▶ **SELECTED TEXT**:
## begin

Dickie Moore spent much of his career overshadowed by other Montreal Canadiens greats, but he was a vital cog in the most dominant dynasty the NHL has ever seen. Moore died Saturday at the age of 84.
Jim Devellano was a 25-year-old Ontario scout for the St. Louis Blues when he first encountered Dickie Moore. It was the spring of 1968 and the Blues had just made a run to the first post-expansion Stanley Cup final with Scotty Bowman behind the bench and the likes of Moore, Doug Harvey, Glenn Hall and Al Arbour.
The Solomon family that owned the Blues also owned a place in Miami called the Golden Strand and, as a reward for such as successful season, rewarded the players and management with a vacation at the hotel. “I’m standing by the pool fully clothed and somebody grabs me by the waist and in I went,” Devellano said. “And it was Dickie Moore.”
That was typical of Moore, who died at the age of 84 on Saturday. The man who didn’t take life terribly seriously off the ice was the polar opposite on it, carving out a Hall of Fame career by being a relentless and proud competitor who had the perfect combination of skill, toughness, work ethic and passion for the game. It made him one of the greatest left wingers ever to play the game and it made him a vital cog on the greatest dynasty the NHL has ever seen. Moore was overshadowed on that great Canadiens team behind the likes of Rocket Richard, Bernie Geoffrion, Jean Beliveau, Harvey and Jacques Plante, but the Canadiens would not have been as successful without them. If there had been a Selke Trophy when Moore played, his trophy mantle would be full of them. As it stands, he had to be content with two Art Ross Trophies as the NHL’s scoring champion, a testament to his ability at both ends of the ice.
Hockey people like to talk these days about players who “play the game the right way." It’s one of those catch phrases that has come into vogue. Well, Dickie Moore played the game the right way long, long before it became fashionable.
Devellano saw it in 1967-68 when a 37-year-old Moore came out of retirement to sign with the Blues. His ravaged knees limited him to only 27 regular season games, but it was in the playoffs that the burning competitor in Moore came out. The Blues needed seven games to beat the Philadelphia Flyers in the first round and seven more to dispatch the Minnesota North Stars in the second round. They would not have done it without Moore who led the Blues in both goals and points in the post-season with 7-7-14 totals.
“By the time we got him, he had two bad knees,” Devellano said, “but he was a major reason why we advanced to the Stanley Cup final.”

## end

▶ **DATA EXCERPT**:
## begin

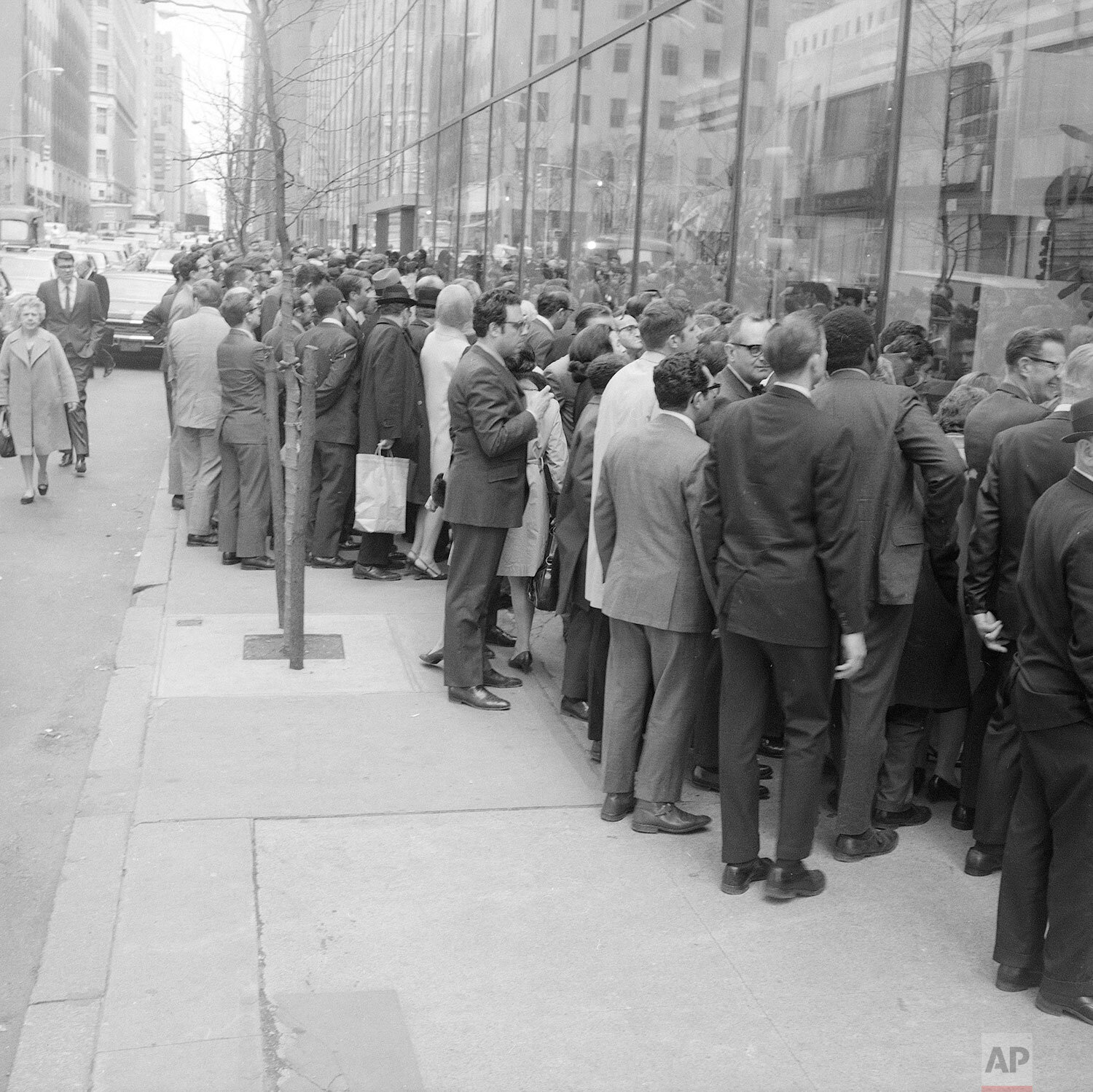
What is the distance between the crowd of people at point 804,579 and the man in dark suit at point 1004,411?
0.01 m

## end

Output the passage of the Dickie Moore article from "Devellano saw it" to "with 7-7-14 totals." word for word.

▶ **EXERCISE SOLUTION**:
Devellano saw it in 1967-68 when a 37-year-old Moore came out of retirement to sign with the Blues. His ravaged knees limited him to only 27 regular season games, but it was in the playoffs that the burning competitor in Moore came out. The Blues needed seven games to beat the Philadelphia Flyers in the first round and seven more to dispatch the Minnesota North Stars in the second round. They would not have done it without Moore who led the Blues in both goals and points in the post-season with 7-7-14 totals.